Caminhoneiros articulam greve nacional em reação à alta do diesel
- Vozes de Brasília

- há 1 dia
- 2 min de leitura

Brasília — Caminhoneiros de diversas regiões do Brasil iniciaram articulações para uma possível greve nacional em protesto contra a alta no preço do diesel. A categoria discute a elaboração de uma proposta a ser encaminhada ao governo federal e pode definir, a qualquer momento, uma data para paralisação caso não haja avanço nas negociações.

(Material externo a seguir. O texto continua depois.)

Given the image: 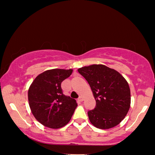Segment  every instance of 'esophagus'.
<instances>
[{"label": "esophagus", "instance_id": "1", "mask_svg": "<svg viewBox=\"0 0 155 155\" xmlns=\"http://www.w3.org/2000/svg\"><path fill=\"white\" fill-rule=\"evenodd\" d=\"M78 101H79L80 102H82V101H84L83 97V96H80L79 98H78Z\"/></svg>", "mask_w": 155, "mask_h": 155}]
</instances>
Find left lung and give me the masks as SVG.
I'll use <instances>...</instances> for the list:
<instances>
[{"label": "left lung", "instance_id": "8db88e82", "mask_svg": "<svg viewBox=\"0 0 155 155\" xmlns=\"http://www.w3.org/2000/svg\"><path fill=\"white\" fill-rule=\"evenodd\" d=\"M92 91L96 105L87 114L90 122L101 129L119 124L130 106V91L124 77L116 70L102 64L78 68Z\"/></svg>", "mask_w": 155, "mask_h": 155}]
</instances>
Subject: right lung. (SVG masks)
Instances as JSON below:
<instances>
[{
	"mask_svg": "<svg viewBox=\"0 0 155 155\" xmlns=\"http://www.w3.org/2000/svg\"><path fill=\"white\" fill-rule=\"evenodd\" d=\"M73 70L52 69L39 74L28 91V104L33 116L41 124L60 128L70 122L77 107L76 100L63 94L61 84Z\"/></svg>",
	"mask_w": 155,
	"mask_h": 155,
	"instance_id": "add662e5",
	"label": "right lung"
}]
</instances>
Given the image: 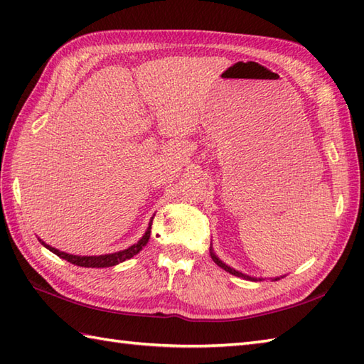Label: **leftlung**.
<instances>
[{
    "instance_id": "left-lung-1",
    "label": "left lung",
    "mask_w": 364,
    "mask_h": 364,
    "mask_svg": "<svg viewBox=\"0 0 364 364\" xmlns=\"http://www.w3.org/2000/svg\"><path fill=\"white\" fill-rule=\"evenodd\" d=\"M211 258H213V261L215 262V264H218L219 267H222L223 270H227V272H230L231 275H236V277H244V278H247V280H257V278H253V277H249V275H245V274H242V272H239V270H236V269H233V267H230V266H227L225 262H222L218 257H215V253L213 252V247H211ZM261 280V278H259ZM275 280H280V278H275Z\"/></svg>"
}]
</instances>
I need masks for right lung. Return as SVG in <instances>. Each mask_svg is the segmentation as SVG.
I'll return each instance as SVG.
<instances>
[{
    "instance_id": "obj_1",
    "label": "right lung",
    "mask_w": 364,
    "mask_h": 364,
    "mask_svg": "<svg viewBox=\"0 0 364 364\" xmlns=\"http://www.w3.org/2000/svg\"><path fill=\"white\" fill-rule=\"evenodd\" d=\"M151 223H153V219L150 220L149 228H146L145 235L141 239H139L136 244L128 247V249L120 250V252H115V253L98 255V257H78V255H70V253H65V252H60L58 249H54V247H51L48 244H45L43 241H41V239H38V241H41L42 245H45L50 252H53L54 255H58L59 258H63V259H65L68 262H72V264L81 266V267H111V266L119 264V262H123V261H127L129 258H133L134 255H137L139 252L142 250V247H145L146 242H149V239H150Z\"/></svg>"
}]
</instances>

A mobilização envolve representantes de diferentes entidades do setor de transporte, que relatam forte insatisfação com o aumento dos custos operacionais. Lideranças afirmam que, se não houver resposta concreta do Executivo, a paralisação poderá atingir todo o país.
Um dos principais nomes do movimento, Wallace Landim, conhecido como “Chorão” e presidente da Associação Brasileira dos Condutores de Veículos Automotores (Abrava), declarou que a categoria já considera inevitável cruzar os braços caso não haja acordo.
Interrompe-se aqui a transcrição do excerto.